-------- EXTRACTED DATA --------
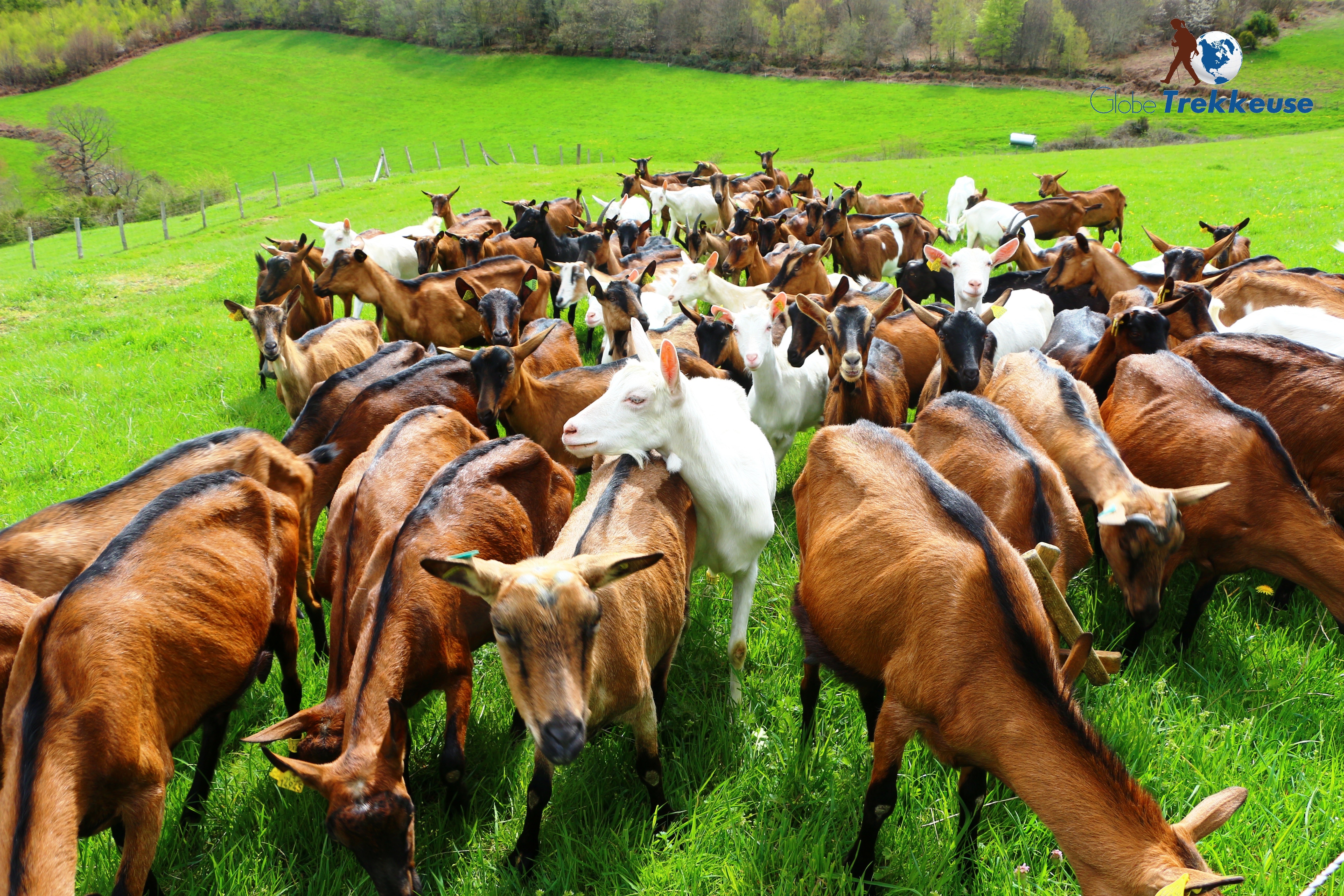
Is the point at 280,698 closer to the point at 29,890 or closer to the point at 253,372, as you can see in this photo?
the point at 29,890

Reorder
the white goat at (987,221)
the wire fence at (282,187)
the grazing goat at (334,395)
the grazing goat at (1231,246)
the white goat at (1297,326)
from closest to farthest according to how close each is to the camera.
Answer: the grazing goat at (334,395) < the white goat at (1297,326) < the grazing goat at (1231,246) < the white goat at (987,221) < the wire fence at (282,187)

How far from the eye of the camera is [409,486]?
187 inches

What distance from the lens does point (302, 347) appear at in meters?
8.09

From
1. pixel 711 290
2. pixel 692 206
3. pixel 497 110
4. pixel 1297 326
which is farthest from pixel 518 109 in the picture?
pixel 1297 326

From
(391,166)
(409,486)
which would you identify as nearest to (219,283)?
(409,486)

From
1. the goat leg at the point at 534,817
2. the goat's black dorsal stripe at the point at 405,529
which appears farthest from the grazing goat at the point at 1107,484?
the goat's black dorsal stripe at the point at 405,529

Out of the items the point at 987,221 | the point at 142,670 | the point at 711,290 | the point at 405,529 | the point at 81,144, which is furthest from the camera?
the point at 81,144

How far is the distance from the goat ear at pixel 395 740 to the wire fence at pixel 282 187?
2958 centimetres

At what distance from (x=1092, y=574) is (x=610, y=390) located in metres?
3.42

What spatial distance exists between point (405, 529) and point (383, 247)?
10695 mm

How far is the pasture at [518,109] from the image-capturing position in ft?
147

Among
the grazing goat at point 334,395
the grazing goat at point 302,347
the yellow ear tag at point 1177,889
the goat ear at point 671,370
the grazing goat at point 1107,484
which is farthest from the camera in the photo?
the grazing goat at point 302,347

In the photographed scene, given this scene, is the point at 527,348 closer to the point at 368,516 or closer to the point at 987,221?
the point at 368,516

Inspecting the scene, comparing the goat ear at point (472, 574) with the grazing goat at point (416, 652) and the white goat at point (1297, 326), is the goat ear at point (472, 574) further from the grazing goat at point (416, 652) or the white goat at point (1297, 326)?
--------
EXERCISE >> Please quote all of the lines above word for word, leaving out the picture.

RESPONSE TO THE EXERCISE >>
Is the point at 280,698 closer to the point at 29,890 or closer to the point at 253,372, as you can see in this photo?
the point at 29,890

Reorder
the white goat at (987,221)
the wire fence at (282,187)
the grazing goat at (334,395)
the grazing goat at (1231,246)
the white goat at (1297,326)
from closest to farthest according to how close each is to the camera.
Answer: the grazing goat at (334,395) < the white goat at (1297,326) < the grazing goat at (1231,246) < the white goat at (987,221) < the wire fence at (282,187)

How far from the eye of the camera is [409,486]?
187 inches

What distance from the lens does point (302, 347) appear at in meters?
8.09

From
1. pixel 711 290
2. pixel 692 206
3. pixel 497 110
4. pixel 1297 326
which is farthest from pixel 518 109 in the picture?
pixel 1297 326

From
(391,166)
(409,486)
which would you identify as nearest to (219,283)?
(409,486)

From
1. the goat leg at the point at 534,817
2. the goat's black dorsal stripe at the point at 405,529
which appears farthest from the grazing goat at the point at 1107,484?
the goat's black dorsal stripe at the point at 405,529

Out of the items the point at 987,221 | the point at 142,670 | the point at 711,290 | the point at 405,529 | the point at 81,144, which is furthest from the camera?
the point at 81,144

How far is the distance from the goat ear at pixel 395 740 to the wire fence at pixel 282 187?
2958 centimetres

At what distance from (x=1092, y=574) is (x=610, y=390) located in metres?
3.42

What spatial distance exists between point (405, 529) and point (383, 247)?
10695 mm

How far is the pasture at [518,109] from the image-capturing position in ft?
147

Among
the grazing goat at point 334,395
the grazing goat at point 302,347
the yellow ear tag at point 1177,889
the goat ear at point 671,370
the grazing goat at point 1107,484
which is farthest from the camera in the photo?
the grazing goat at point 302,347

In the photographed scene, given this scene, is the point at 527,348 closer to the point at 368,516 or closer to the point at 987,221?
the point at 368,516

Inspecting the scene, comparing the goat ear at point (472, 574) with the grazing goat at point (416, 652) and the white goat at point (1297, 326), is the goat ear at point (472, 574) further from the grazing goat at point (416, 652) or the white goat at point (1297, 326)?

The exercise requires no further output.